Chikli warned that Dutch Jews, now numbering around 35,000, increasingly fear expressing their Jewish identity. He cited the violent attack on Maccabi Tel Aviv fans by “jihadist mobs” in Amsterdam last year as another example of the rising hostility.
“The Netherlands is now moving rapidly in the footsteps of Belgium, becoming a place where Jews are no longer safe and where they are increasingly forced to hide their identity in public,” he said. “With pain, I say to the Jews of the Netherlands: consider carefully your future in a country that shows little intention of protecting your lives, your rights, and your identity.”
His message was echoed by Dutch MP Claudia van Zanten, who shared the statement, saying she “completely understood” Chikli’s warning. Van Zanten described how a Jewish family she knew had emigrated to Israel earlier in the year, fearing a worsening climate of antisemitism.
“The Netherlands has learned nothing and is once again abandoning the Jews,” she said.

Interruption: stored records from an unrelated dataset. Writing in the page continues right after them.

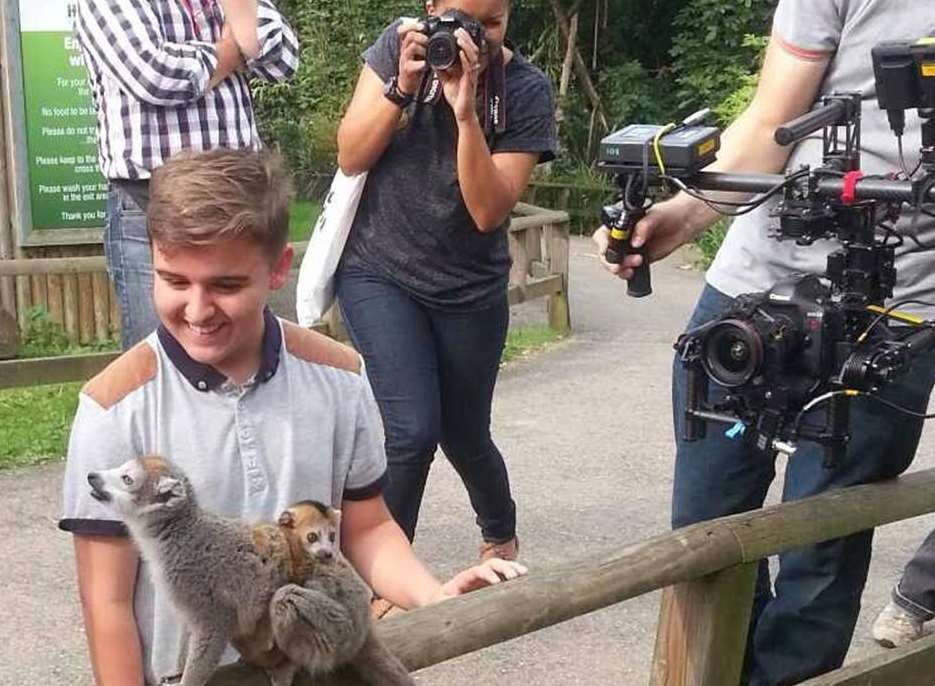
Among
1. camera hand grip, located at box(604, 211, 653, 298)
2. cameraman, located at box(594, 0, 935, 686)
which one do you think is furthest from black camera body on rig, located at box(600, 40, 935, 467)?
cameraman, located at box(594, 0, 935, 686)

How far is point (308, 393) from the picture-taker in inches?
89.5

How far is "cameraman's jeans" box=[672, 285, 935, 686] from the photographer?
324 cm

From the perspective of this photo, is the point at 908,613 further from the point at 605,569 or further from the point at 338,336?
the point at 338,336

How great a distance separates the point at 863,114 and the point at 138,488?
196 cm

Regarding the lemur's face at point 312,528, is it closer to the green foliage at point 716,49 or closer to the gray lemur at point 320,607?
the gray lemur at point 320,607

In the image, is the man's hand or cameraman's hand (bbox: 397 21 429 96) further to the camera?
cameraman's hand (bbox: 397 21 429 96)

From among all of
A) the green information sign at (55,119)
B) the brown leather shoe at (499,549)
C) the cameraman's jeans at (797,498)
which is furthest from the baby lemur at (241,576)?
the green information sign at (55,119)

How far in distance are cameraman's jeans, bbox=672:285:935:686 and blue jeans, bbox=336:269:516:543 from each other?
34.2 inches

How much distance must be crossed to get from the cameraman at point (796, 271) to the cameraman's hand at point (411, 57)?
36.5 inches

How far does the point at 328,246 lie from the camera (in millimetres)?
4055

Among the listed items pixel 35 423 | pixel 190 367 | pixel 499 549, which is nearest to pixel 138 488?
pixel 190 367

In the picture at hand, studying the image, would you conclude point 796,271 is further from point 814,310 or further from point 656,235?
point 814,310

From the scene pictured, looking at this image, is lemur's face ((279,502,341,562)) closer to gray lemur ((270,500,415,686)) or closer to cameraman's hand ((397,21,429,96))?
gray lemur ((270,500,415,686))

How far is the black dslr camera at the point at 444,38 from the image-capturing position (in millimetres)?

Doron Sanders, president of the Mizrachi movement in the Netherlands, said the cancellation reflected a disturbing trend: “More and more venues are refusing to host events involving Israelis because of their connection to a state they claim is committing genocide. The atmosphere right now is very difficult, and it’s unclear what the future holds. Despite the ceasefire, things don’t seem to be improving here.”
The cancellation has reignited debate about antisemitism and double standards in Dutch cultural life, with critics warning that hostility toward Israel is increasingly being used to justify discrimination against Jews in the Netherlands.